Section 449E(1) now provides that the administrator of a company under administration is entitled to receive such remuneration as is determined: (a) by agreement between the administrator and the committee of creditors (if any); or (b) by resolution of the company's creditors; or (c) if there is no such agreement or resolution - by the Court.
However, the court also has the explicit power under section 449E(2), where the remuneration is determined under paragraph 1(a) or 1(b) or paragraph 1A(a) or 1A(b) of section 449E, to review the remuneration and confirm, increase or reduce it. Such an application may be made by ASIC, the administrator or an officer, member or creditor of the company. The application here is made by the liquidator who was the administrator and as liquidator is, of course, an officer of the company.
A potential difficulty in making an order under section 449E(1)(c) might be found in the fact that there has been a resolution by the creditors and the power of the court under section 449E(1)(c) only arises if there is no such resolution.
In my view, therefore, it is more appropriate to exercise the power explicitly given to the court by section 449E(2) to review the remuneration which has been determined under section 449E(1)(b) and confirm, increase or reduce it depending on the evidence before me.
The evidence before me clearly shows that the further work that was required led to the increase in fees and that the fees involved are legitimate. That view is, of course, supported, although it is not conclusive, by the resolution of the creditors of the company in liquidation supporting payment of the further remuneration.

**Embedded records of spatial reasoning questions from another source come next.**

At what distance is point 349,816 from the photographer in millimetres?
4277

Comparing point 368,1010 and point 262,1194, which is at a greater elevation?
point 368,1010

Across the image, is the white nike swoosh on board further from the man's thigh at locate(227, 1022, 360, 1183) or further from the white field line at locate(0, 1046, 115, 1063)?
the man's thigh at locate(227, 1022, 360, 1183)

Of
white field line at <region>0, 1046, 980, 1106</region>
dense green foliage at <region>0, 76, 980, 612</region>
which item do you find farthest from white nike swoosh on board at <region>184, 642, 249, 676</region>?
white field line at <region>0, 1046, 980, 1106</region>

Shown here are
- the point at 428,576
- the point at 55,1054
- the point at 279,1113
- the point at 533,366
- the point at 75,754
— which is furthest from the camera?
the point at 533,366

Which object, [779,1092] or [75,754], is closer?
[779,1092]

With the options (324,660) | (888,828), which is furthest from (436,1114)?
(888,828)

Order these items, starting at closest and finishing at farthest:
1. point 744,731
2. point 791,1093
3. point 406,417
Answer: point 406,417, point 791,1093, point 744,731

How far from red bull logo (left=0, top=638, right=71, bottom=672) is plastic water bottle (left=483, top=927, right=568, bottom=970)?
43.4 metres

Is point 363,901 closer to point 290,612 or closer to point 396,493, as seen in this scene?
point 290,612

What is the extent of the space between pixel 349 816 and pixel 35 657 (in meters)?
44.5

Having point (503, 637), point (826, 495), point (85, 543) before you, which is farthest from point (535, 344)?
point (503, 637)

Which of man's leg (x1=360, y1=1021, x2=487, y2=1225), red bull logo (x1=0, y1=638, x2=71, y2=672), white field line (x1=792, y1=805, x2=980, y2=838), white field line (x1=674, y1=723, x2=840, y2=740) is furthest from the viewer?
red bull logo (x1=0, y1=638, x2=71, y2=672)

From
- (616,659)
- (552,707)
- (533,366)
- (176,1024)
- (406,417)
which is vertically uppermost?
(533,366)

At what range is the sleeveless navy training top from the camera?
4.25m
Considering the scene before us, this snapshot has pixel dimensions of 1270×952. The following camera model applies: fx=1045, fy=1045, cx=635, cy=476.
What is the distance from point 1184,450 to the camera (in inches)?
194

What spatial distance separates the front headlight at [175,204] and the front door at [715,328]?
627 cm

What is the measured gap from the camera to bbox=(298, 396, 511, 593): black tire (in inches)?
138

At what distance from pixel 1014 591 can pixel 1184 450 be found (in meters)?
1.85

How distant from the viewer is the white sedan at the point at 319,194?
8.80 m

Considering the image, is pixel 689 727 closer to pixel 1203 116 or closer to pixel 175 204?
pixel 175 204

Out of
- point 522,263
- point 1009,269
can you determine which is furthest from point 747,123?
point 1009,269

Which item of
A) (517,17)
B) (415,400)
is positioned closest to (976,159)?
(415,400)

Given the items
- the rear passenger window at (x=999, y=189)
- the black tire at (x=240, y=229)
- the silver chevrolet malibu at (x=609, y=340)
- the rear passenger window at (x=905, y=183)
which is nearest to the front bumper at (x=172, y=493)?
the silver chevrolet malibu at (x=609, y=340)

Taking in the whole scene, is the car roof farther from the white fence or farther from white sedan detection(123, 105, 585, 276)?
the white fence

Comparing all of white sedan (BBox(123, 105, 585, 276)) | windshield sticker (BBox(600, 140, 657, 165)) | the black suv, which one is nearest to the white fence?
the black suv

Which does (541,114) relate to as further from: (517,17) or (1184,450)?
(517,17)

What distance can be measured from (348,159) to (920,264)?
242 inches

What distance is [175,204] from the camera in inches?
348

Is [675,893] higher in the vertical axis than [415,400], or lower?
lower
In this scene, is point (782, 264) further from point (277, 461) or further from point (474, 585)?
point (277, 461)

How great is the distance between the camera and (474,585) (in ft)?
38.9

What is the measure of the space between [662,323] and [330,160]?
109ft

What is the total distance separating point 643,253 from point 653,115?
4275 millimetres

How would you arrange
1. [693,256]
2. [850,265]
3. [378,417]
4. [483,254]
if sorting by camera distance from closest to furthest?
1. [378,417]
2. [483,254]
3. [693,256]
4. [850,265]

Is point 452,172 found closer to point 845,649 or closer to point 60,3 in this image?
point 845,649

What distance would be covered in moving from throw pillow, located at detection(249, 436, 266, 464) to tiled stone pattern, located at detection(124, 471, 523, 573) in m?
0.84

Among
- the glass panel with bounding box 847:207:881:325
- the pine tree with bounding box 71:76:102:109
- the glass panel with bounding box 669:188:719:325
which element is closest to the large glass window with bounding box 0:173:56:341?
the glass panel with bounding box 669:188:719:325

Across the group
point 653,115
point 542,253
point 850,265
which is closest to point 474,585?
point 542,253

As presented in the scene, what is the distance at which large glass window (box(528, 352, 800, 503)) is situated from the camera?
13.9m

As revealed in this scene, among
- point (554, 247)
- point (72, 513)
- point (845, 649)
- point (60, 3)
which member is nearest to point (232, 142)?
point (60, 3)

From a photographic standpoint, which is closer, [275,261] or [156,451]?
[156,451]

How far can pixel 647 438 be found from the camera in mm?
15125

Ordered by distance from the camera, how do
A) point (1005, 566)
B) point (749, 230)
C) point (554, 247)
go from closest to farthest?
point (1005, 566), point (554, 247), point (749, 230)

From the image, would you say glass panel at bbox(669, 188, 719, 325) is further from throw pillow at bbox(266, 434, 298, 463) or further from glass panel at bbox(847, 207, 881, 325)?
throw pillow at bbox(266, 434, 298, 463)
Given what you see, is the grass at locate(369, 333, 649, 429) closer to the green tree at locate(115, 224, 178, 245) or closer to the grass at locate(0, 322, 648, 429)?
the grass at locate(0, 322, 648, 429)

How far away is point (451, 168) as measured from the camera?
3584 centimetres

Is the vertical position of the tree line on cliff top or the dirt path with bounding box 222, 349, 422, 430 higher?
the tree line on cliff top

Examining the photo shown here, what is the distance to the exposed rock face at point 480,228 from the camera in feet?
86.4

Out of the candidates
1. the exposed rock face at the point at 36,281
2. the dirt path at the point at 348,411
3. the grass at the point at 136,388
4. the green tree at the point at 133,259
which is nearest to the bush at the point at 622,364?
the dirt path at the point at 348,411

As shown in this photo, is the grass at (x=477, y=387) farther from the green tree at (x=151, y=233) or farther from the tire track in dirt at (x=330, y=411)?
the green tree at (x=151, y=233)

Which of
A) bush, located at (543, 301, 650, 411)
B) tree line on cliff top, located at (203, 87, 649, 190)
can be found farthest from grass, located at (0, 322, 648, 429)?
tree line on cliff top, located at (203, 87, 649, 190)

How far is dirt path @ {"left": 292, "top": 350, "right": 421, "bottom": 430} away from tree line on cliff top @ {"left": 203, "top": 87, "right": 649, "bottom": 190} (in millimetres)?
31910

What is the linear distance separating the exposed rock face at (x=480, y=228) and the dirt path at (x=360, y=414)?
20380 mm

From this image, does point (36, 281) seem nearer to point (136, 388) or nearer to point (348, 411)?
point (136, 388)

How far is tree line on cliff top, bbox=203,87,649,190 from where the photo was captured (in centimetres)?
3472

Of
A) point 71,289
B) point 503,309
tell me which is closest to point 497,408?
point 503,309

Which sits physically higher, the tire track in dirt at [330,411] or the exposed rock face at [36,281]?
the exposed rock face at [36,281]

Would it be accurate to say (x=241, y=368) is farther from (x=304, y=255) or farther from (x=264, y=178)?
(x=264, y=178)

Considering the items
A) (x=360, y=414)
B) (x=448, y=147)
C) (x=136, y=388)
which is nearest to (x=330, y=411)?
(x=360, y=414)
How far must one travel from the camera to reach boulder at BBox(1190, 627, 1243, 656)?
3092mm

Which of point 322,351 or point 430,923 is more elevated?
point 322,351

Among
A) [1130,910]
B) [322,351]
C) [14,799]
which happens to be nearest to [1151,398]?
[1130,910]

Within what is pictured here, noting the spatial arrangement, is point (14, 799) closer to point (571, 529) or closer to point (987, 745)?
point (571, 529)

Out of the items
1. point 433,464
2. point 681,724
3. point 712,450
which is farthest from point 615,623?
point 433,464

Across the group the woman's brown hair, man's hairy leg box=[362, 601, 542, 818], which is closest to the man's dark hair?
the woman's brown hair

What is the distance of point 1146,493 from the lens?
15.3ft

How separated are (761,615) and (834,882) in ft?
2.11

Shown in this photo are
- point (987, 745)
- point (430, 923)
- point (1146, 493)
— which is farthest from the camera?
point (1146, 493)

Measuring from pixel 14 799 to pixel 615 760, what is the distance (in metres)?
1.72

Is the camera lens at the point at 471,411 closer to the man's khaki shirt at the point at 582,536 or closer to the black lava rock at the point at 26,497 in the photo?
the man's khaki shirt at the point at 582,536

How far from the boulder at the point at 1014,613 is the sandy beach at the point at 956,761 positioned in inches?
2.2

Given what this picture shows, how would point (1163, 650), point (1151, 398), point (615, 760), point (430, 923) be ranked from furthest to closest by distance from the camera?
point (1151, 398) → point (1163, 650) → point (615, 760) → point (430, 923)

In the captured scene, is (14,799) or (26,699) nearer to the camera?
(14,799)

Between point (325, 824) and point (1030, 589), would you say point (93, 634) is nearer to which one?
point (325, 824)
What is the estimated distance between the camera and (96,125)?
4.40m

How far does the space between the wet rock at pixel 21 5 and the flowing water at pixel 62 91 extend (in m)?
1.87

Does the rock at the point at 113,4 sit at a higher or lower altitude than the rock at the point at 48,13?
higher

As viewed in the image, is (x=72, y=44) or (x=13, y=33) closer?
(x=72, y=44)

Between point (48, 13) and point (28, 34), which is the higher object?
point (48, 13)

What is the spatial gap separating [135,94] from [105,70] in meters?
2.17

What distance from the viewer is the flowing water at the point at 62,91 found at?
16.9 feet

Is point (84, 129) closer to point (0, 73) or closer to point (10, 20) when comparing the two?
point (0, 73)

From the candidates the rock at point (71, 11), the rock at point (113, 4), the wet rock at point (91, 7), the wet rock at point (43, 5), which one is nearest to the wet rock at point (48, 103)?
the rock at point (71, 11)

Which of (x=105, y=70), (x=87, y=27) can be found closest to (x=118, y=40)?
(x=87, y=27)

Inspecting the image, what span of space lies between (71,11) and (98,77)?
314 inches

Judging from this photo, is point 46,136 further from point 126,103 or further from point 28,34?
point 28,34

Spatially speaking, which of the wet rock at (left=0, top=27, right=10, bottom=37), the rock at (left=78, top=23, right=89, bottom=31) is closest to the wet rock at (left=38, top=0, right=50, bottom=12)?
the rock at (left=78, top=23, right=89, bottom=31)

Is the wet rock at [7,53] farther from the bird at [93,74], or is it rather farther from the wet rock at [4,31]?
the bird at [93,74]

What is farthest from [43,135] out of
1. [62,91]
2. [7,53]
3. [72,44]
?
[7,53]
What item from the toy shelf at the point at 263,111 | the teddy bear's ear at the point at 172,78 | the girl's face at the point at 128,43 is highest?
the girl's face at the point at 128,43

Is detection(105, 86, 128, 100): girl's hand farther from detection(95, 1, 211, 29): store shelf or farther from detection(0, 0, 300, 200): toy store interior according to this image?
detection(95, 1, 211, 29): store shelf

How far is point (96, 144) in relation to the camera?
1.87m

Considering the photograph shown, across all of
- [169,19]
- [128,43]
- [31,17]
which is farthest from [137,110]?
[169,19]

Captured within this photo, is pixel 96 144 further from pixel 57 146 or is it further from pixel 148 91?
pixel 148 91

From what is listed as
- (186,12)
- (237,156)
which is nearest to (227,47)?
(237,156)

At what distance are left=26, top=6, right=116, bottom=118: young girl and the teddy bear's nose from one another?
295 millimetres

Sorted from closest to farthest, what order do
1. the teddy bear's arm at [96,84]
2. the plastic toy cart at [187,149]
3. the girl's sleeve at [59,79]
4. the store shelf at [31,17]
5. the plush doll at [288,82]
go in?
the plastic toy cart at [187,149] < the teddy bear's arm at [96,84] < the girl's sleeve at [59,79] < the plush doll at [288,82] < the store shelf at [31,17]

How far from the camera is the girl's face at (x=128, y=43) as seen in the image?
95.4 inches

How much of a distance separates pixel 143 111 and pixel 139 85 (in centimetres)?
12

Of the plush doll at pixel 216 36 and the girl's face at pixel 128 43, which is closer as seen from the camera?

Accordingly, in reviewing the remuneration paid to the administrators, I am prepared to and do increase it by the sum requested of $49,018 plus GST. The order of the court will be that pursuant to section 447A and section 449E(2) of the Corporations Act, the applicants' additional remuneration as
administrators for CMC Cairns Pty Ltd (in liquidation) ACN 010 861 579 from 25 August 2009 to 15 September 2009 be increased by the sum of $49,018 plus GST.